What is expected: "genus: Ixoreus" appears in one line of the listing below; retype that line and every later line exactly, stopping at the end, and nothing else.

** Opening Listed records block **

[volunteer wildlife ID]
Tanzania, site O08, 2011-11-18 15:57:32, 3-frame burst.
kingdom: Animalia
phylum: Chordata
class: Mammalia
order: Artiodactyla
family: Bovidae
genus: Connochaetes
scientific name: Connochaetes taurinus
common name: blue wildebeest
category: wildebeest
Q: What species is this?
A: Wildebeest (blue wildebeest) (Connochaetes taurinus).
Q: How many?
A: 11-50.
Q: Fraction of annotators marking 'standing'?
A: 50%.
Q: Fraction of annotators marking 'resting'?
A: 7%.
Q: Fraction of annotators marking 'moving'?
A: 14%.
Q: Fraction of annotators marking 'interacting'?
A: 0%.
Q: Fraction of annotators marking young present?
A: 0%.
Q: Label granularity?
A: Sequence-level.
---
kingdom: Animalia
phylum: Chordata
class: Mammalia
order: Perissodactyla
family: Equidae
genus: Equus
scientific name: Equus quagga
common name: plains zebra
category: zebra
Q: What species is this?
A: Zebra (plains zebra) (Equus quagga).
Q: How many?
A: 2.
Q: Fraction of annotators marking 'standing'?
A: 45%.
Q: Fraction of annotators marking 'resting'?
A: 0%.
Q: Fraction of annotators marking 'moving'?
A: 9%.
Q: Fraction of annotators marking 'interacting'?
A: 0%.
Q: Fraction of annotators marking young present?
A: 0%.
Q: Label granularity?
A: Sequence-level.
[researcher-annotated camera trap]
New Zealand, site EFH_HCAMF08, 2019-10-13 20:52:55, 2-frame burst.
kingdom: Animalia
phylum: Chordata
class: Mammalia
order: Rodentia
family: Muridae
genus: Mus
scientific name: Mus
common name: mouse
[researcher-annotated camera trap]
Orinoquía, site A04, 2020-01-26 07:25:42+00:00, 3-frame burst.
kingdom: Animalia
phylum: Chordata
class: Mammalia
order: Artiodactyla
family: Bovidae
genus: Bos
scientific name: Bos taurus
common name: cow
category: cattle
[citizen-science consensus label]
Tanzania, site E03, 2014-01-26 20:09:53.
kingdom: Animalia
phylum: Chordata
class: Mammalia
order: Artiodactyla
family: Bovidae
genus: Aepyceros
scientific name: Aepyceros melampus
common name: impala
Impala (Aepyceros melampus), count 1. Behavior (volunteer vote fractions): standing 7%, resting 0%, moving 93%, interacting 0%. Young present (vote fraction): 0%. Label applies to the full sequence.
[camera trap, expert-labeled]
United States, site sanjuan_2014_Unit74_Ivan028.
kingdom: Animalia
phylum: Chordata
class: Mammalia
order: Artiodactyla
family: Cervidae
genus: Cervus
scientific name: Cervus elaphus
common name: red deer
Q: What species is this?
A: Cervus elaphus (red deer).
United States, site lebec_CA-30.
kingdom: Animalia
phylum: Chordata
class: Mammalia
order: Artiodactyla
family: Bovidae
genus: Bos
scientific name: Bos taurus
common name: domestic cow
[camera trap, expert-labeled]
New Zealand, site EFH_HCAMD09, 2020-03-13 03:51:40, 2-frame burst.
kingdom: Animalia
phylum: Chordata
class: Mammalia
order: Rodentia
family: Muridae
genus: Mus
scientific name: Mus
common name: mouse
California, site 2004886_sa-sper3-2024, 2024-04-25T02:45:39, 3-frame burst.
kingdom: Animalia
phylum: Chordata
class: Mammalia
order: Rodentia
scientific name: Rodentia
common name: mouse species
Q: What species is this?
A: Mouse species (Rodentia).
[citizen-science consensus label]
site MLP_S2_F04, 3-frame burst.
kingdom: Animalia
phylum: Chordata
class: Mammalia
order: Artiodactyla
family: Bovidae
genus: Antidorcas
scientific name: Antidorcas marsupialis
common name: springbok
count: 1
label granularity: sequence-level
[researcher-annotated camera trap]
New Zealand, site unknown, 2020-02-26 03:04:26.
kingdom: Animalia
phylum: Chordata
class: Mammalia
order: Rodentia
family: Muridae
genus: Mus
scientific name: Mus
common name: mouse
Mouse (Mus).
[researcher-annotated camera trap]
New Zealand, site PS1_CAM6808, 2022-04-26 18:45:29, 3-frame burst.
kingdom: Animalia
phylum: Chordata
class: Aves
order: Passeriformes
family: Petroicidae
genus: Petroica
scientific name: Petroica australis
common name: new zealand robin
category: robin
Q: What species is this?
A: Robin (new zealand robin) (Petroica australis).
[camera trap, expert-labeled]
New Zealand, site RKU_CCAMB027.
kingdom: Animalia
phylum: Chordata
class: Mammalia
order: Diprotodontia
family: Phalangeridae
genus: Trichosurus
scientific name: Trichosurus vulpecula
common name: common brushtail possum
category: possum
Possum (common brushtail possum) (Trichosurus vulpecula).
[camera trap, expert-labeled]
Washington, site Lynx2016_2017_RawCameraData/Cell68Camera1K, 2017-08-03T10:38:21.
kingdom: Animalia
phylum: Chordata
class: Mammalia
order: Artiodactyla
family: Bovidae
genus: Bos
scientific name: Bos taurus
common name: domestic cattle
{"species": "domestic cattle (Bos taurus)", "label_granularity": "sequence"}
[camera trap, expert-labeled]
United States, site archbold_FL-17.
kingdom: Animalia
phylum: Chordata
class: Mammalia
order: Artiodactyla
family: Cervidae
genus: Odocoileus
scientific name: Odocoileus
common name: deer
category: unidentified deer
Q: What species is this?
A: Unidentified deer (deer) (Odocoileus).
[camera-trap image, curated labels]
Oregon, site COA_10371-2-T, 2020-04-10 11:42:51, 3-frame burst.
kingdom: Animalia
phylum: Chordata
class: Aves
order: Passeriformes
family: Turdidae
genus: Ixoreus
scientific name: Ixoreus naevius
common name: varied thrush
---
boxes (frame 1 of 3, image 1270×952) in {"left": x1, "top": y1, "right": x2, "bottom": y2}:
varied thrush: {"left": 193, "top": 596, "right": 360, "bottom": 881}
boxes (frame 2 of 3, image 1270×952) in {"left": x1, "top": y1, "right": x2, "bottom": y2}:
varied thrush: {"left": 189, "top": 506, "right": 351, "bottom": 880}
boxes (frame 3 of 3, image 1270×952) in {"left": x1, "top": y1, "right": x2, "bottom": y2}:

** Closing Listed records block **

Answer section:
genus: Ixoreus
scientific name: Ixoreus naevius
common name: varied thrush
---
boxes (frame 1 of 3, image 1270×952) in {"left": x1, "top": y1, "right": x2, "bottom": y2}:
varied thrush: {"left": 193, "top": 596, "right": 360, "bottom": 881}
boxes (frame 2 of 3, image 1270×952) in {"left": x1, "top": y1, "right": x2, "bottom": y2}:
varied thrush: {"left": 189, "top": 506, "right": 351, "bottom": 880}
boxes (frame 3 of 3, image 1270×952) in {"left": x1, "top": y1, "right": x2, "bottom": y2}:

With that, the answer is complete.